Both can be found at:
http://calbe.dw70.de/seti.html
I think I read somewhere that the 32-bit client was still the fastest, but I could be wrong. The difference will not be big anyway.
-
Karvi,
I am, in fact, using the 32 bit version of Windows Vista Home Premium.
On this page:
http://calbe.dw70.de/win32.html
Could you tell me me the app I should be using with:
AuthenticAMD
AMD Athlon(tm) 64 X2 Dual-Core Processor TK-57 [x86 Family 15 Model 104 Stepping 2]
Thanks,
Nevica
-
...
Could you tell me me the app I should be using with:
AuthenticAMD
AMD Athlon(tm) 64 X2 Dual-Core Processor TK-57 [x86 Family 15 Model 104 Stepping 2]
2.4V Windows x32 SSE2 AMD
Joe
-
Listen to Joe :)
It's the same answer I gave you in my first reply.
-
So what your saying is, I could have still used the 32bit Seti??? :o
I just went to 64 bit Vista, right now using the normal BOINC cause the optimized BOINC wouldnt work, and the optimized 64 bit SSE2 Seti.......
If you run a 64 bit version of Vista, you can use the 64-bit or the 32-bit client.
If you run the 32-bit version of vista you have to use the 32-bit version.
Both can be found at:
http://calbe.dw70.de/seti.html
I think I read somewhere that the 32-bit client was still the fastest, but I could be wrong. The difference will not be big anyway.
-
With opt app V2.4 for AMD chips - yes, 32-bit app faster on 64-bit OS. This will become untrue with upcoming release.
-
Thanks for the reply......
I knew I should have done some reading....heh
I will use the 64 bit app till the next release......
-
Hi
I use AK_v8_win_SSE3.exe this for Athlon x2 ( AM2 ) 1.9 ghz ( 45 W )
and i now i dont know what APP is the best for my Atlhon. :-[
OS Win XP SP3 32bit
-
Hi
I use AK_v8_win_SSE3.exe this for Athlon x2 ( AM2 ) 1.9 ghz ( 45 W )
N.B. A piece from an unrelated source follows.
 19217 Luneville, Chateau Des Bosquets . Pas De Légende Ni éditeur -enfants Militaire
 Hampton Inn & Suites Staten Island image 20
and i now i dont know what APP is the best for my Atlhon. :-[
OS Win XP SP3 32bit
Hi there, If you have SSE3 , then the AK ones are definitely faster IMO (but then I don't drive an AMD chip anymore) . It is mostly the older chips with only SSE (and maybe some SSE2) where the special FFTW build of v2.4 is particular faster.
Jason
[Note: Please keep in mind the posts in this thread are from well before the release of AK_v8 for windows, and information is no longer accurate. ]
-
Try to compare AK of SSE2 and SSE3 versions.
I recived few results that for x86 SSE2 version faster on Athlon 64 (X2 too) than SSE3 one. It's AMD specific, Intel chips go faster with SSE3 if available.
-
I use in AP SSE3 in my Athlon.. but i have poor results http://setiathome.berkeley.edu/results.php?hostid=4708858&offset=40
i can change optimization for AMD ? ( SSE ) for better computing ??
-
Not recommended for AstroPulse, the SSE3 build is generally faster in all cases where available. This is an old thread related to characteristics of Multibeam builds. AstroPulse builds do not seem to follow this pattern (yet).
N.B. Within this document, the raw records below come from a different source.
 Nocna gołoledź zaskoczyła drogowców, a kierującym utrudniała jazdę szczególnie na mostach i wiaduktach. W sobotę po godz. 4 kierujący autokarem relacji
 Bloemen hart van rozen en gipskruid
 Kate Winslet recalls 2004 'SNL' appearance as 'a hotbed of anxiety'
Poor results compared to what?
-
http://setiathome.berkeley.edu/workunit.php?wuid=392151435 this is Core 2 SSE 3
My SEE3 (Athlon )
http://setiathome.berkeley.edu/results.php?hostid=4708858&offset=40 ~130.000 sec vs 33.000 sec....
-
That appears to be an E8400, and probably, by the look of the time, extremely overclocked. My E8400 runs comfortably at a moderate overclock of 3.6GHz, and got around 10.5 hour times with that r69 release build. That machine seems to have achieved results in 8hr40mins , or about 20% quicker. So probably in the range of about 4.3GHz.
Are you sure you want to compare times against this machine?
-
ok. i have 2.9 ghz and ~130.000 sec ??? - 36 h
36 h vs 10 h.... :-\
maybe SSE3 in Athlon not working to fast :(
-
That's okay,
Apart from clock speed it also comes down to clocks per instruction, and sheer cache size. In both regards the E8400 is a bad example to compare against because it is a new generation, huge cache model. Even the quads are generally much more bus and cache starved. In that respect the E8400/8500/8600 are some of the fastest dual cores ever produced (to my knowledge).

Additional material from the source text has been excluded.